New to the KC food scene this month: Vietnamese coffee, an East Coast sub shop and more
Kansas City is getting its first dedicated Vietnamese coffee shop courtesy of Jackie Nguyen, who just moved to town from New York. Nguyen hails from San Diego but worked on Broadway before being taken in by the coffee culture on a trip to her mother’s native Saigon. Nguyen’s project, Café Cà Phê will start off as a mobile truck shuttling between stops including Peaches Vintage on Troost. If you’ve tried Vietnamese coffee at a local pho shop, you may have encountered the iced coffee with sweetened condensed milk. Café Cà Phê will have “lots of sweetened condensed milk” but is also bringing a third-wave specialty approach, starting with Vietnam-grown beans from hyped roaster Nguyen Coffee Supply and using flavors like lychee, salted lemon, ube and cardamom. “You will be able to find the classic Vietnamese iced coffee in all of the local Vietnamese restaurants, but they are made from beans that are not imported from Vietnam,” Nguyen says. “It’s still quite delicious, but the quality of the beans is not guaranteed. Most local Vietnamese restaurants have a limited drink menu, as their specialty is the food. Not only will we be the only coffee shop that serves these beans in Kansas City, but [customers] will notice the strength of the coffee, the low acidity levels, a really smooth and nutty taste.” Café Cà Phê is launching with a few seasonal specialties: pumpkin-flavored iced coffee, pumpkin sesame hot chocolate and a lychee apple cider.

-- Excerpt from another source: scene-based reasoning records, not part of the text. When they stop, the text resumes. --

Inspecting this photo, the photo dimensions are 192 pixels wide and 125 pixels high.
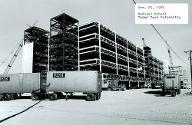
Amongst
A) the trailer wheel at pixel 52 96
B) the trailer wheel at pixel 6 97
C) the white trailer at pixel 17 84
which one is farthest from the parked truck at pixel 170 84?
the trailer wheel at pixel 6 97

Also incoming from the East Coast: Capriotti’s Sandwich Shop, which roasts turkey on-site and uses American wagyu for its cheesesteaks. The original Capriotti’s comes from the Little Italy neighborhood in presidential candidate Joe Biden’s home of Wilmington, Delaware, and has been around since the seventies. The first local location, just south of JCCC in Overland Park, makes a mean cheesesteak with spicy hot peppers and a crunch-able bun. The OP shop is owned by locals Dean and Carol Doria. Dean previously worked as an executive in the casino business and first encountered Capriotti’s while in Las Vegas.
Several known names in Brookside have shuffled spots. Stalwart fried chicken spot Brookside Poultry is moving a few blocks east to 751 E. 63rd St. and adding a sister spot, a casual steakhouse called Brookside Beef Company. The former chicken spot has already morphed into Brookside Sushi, helmed by longtime local sushi chef Salvador Cerritos-Ortiz, formerly of Kabuki. Brookside Sushi had formerly been a pop-up in the same space and makes traditional rolls and sashimi, plus a few less-common items like fried whole soft shell crab and squid salad.
Kansas City has a new Turkish restaurant, though it’s not how it was planned before the pandemic. Clay & Fire is in a Westside space owned by restaurateur and developer Adam Jones, who according to Feast magazine had been saving the space for a Turkish friend named Orcan Yigit. The pandemic shut down international travel, but construction continued apace on a large clay oven used to make “near-Eastern” dishes like Turkish pide. That oven is helmed by one of the city’s best pizziolas, Brent Grunnels of the pop-up Cult of Pi, which Kansas City named the best backyard pizza party in town.